Pour­tant, une grande majorité des pays représentés à l'Assemblée générale des Nations Unies de­mandent toujours le lancement de négociations multilatérales en vue d'un désarmement nucléaire total. Cette demande a été confir­mée juridiquement le 8 juillet 1996 par la Cour internationale de justice de La Haye, qui a répété l'obligation de tous les pays signa­taires du TNP de négocier de bon­ne foi un désarmement nucléaire total.
En 1968, le Traité de non-prolifé­ration nous promettait une sortie de la folie de l'armement nucléai­re. Avec l'objectif d'empêcher d'autres pays de se doter égale­ment de l'arme nucléaire, les pays nucléaires officiels acceptèrent de négocier un traité interdisant toutes les armes nucléaires.

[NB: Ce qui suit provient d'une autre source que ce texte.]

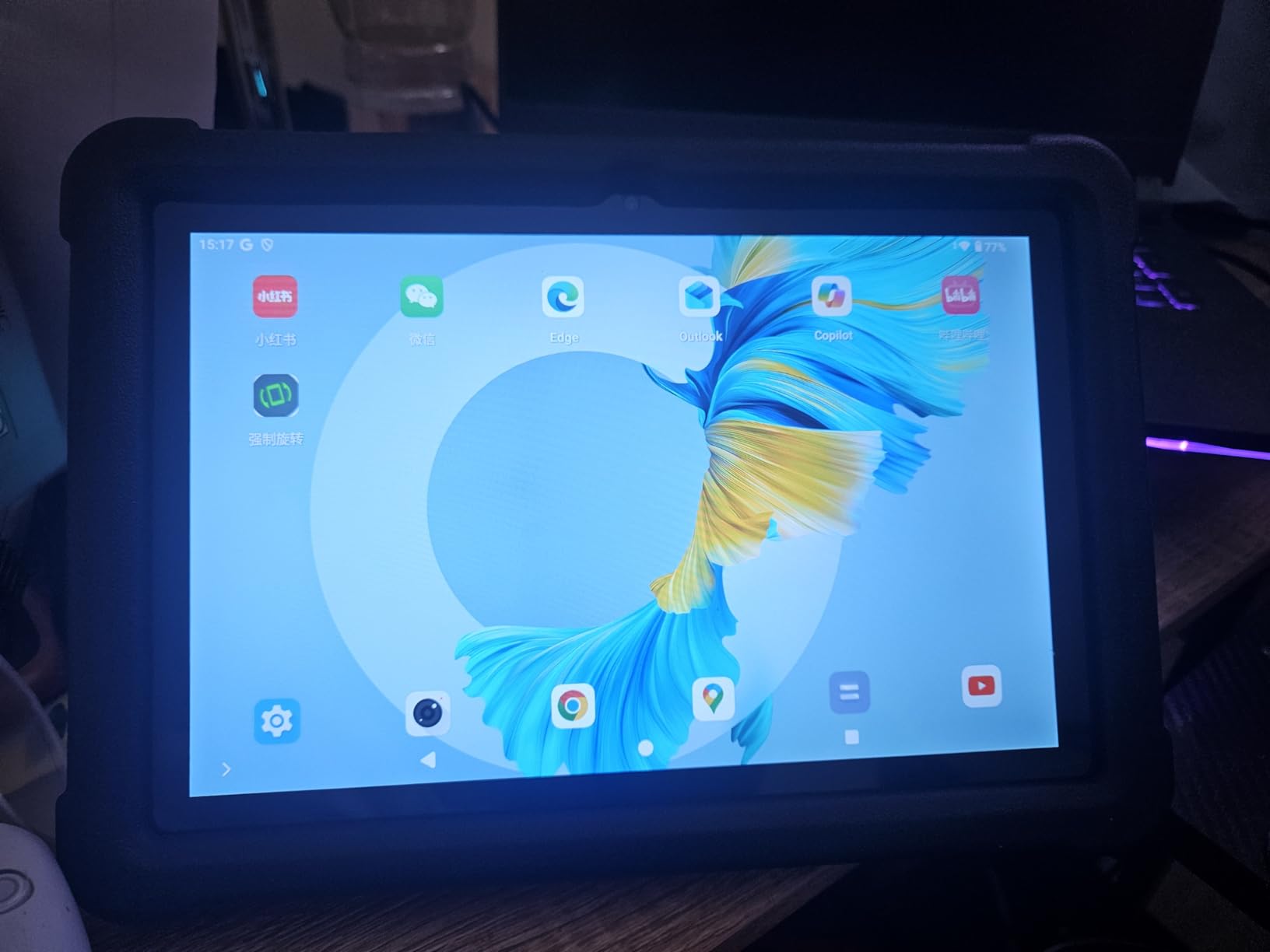 Tablet 10 Inch Android 14 Tablet, 16GB RAM 128GB ROM, 1TB Expansion, Octa-core, Large Capacity Battery, 5MP + 8MP Dual Camera, 5G/2.4G WiFi, Bluetooth 5.0, GPS, Drop-Proof Case - Black customer photo 1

Le TNP a été aujourd'hui signé par ISS pays. Seuls Israël, le Pakis­tan et l'Inde n'ont pas signé ce traité. La Corée du Nord s'en est retirée. Dans ce cadre, ces résolu­tions visant à un désarmement nucléaire progressif et total sont déposées chaque année à l'Assemblée générale des Nations Unies, et sont approuvées par une grande majorité des pays membres. Malheureusement, la majorité des pays occidentaux, parmi lesquels La Belgique et la France, rejettent systématique­ment la plupart de ces résolu­tions. En effet, celles-ci s'oppo­sent diamétralement aux doctri­nes nucléaires défendues jusqu'à aujourd'hui par Bruxelles, Paris, Londres et Washington.
« Après la débâcle de la guerre contre l'Irak, le gouvernement belge ne veut plus contrarier Washington »

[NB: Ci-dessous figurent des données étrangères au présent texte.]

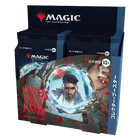 Magic: The Gathering - Murders at Karlov Manor - Collector Booster Box (12x Packs) (JAPANESE) - The Card Vault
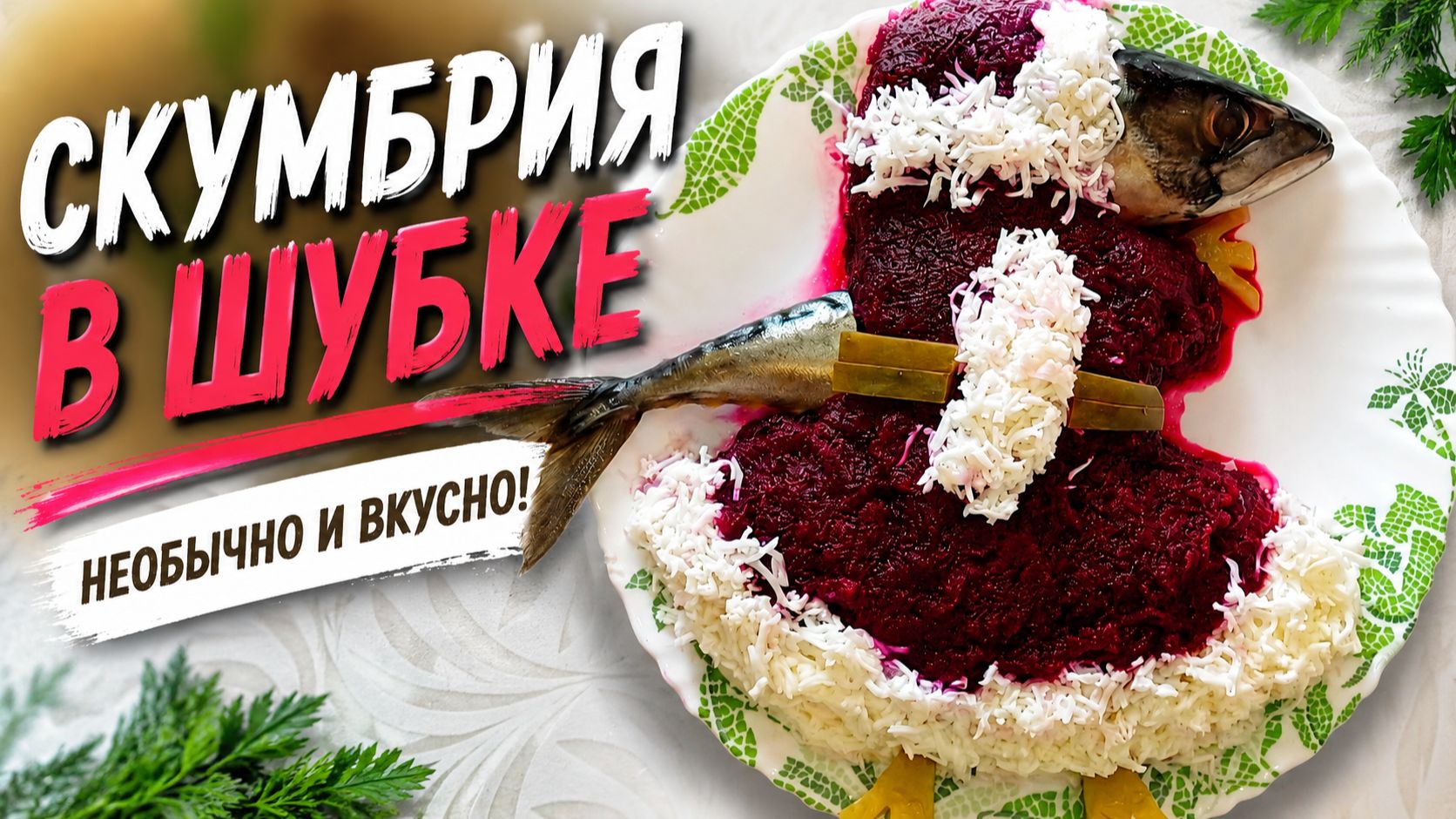 РОСКОШНАЯ Мадам СКУМБРИЯ!!! В Шубке!!!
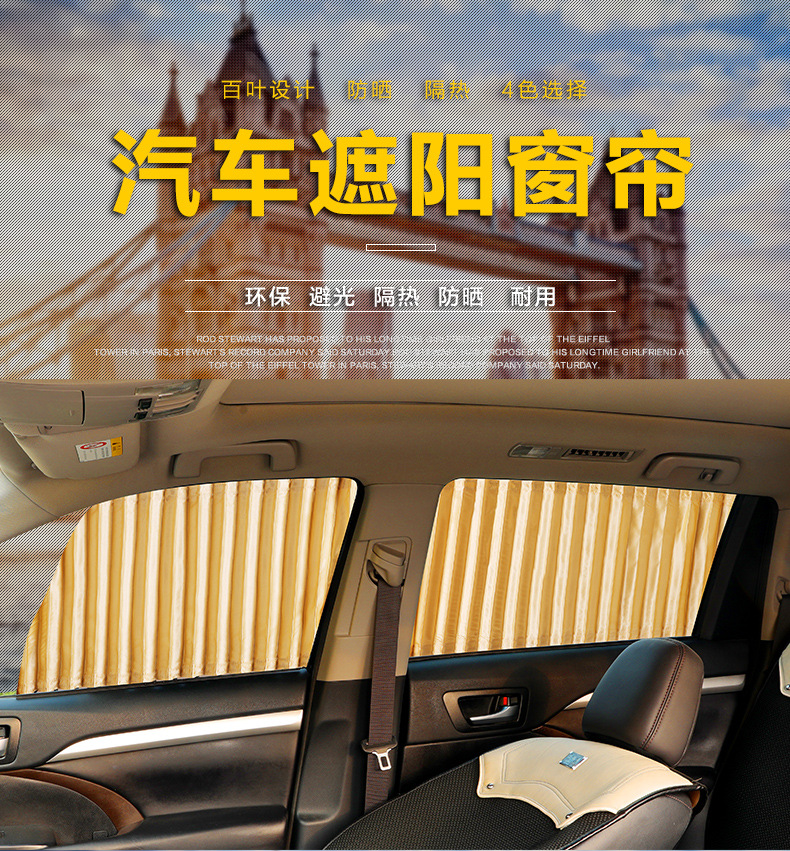 Suitable for Toyota Saina SIENNA car sunshade curtain Sena car thermal insulation privacy up and down track sunshade curtain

Il est essentiel aujourd'hui de ne pas oublier qu'une grande ma­jorité de la population mondiale souhaite une interdiction des ar­mes nucléaires et que 110 gouver­nements de pays du Sud se sont organisés en six zones officielle­ment sans armes nucléaires, couvrant ainsi presque tout l'hémis­phère sud. Créer une telle zone sans armes nucléaires au Proche-Orient pourrait fournir une solu­tion aux tensions croissantes en matière d'armement nucléaire dans la région. Mais nos diploma­tes devraient alors être prêts à aborder également la question des armes nucléaires israéliennes. Il faut ajouter que les médias de nos pays ignorent systématique­ment les voix des gouvernements du Sud.  La presse occidentale par­ticipe depuis des mois à la diaboli­sation de l'Iran sans dire un mot, par exemple, des 120 millions de dollars que les Etats-Unis dépensent quotidiennement pour l'en­tretien et la modernisation de leur arsenal nucléaire ou des refus américain, français ou britanni­que de satisfaire à leurs obliga­tions de désarmement. Pas un mot non plus sur le groupe de pla­nification nucléaire de l'OTAN ou sur le programme secret israélien en matière d'armes biologiques chimiques et nucléaires.

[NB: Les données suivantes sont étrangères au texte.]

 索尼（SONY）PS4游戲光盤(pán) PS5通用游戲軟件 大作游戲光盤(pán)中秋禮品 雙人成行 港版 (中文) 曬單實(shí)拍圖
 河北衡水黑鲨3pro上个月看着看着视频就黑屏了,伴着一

Le Parlement belge a approuvé en 2005 deux résolutions deman­dant entre autres le retrait d'Euro­pe des armes nucléaires américai­nes et une approche équilibrée du TNP. Les résolutions approu­vées insistent sur les engage­ments de désarmement de nos al­liés découlant de l'article VI du TNP. Malheureusement, ces réso­lutions restent jusqu'à présent let­tre morte. Après la débâcle de la guerre contre l'Irak, le gouverne­ment belge ne veut plus contra­rier Washington, expliquent diffé­rents cabinets ministériels. Il est clair que nous devons continuer à rappeler à notre gouvernement ses engagements et ses obliga­tions en matière de désarme­ment. Nous devons donc dénon­cer l'existence d'un fossé sépa­rant le gouvernement du parle­ment et des autres forces démo­cratiques.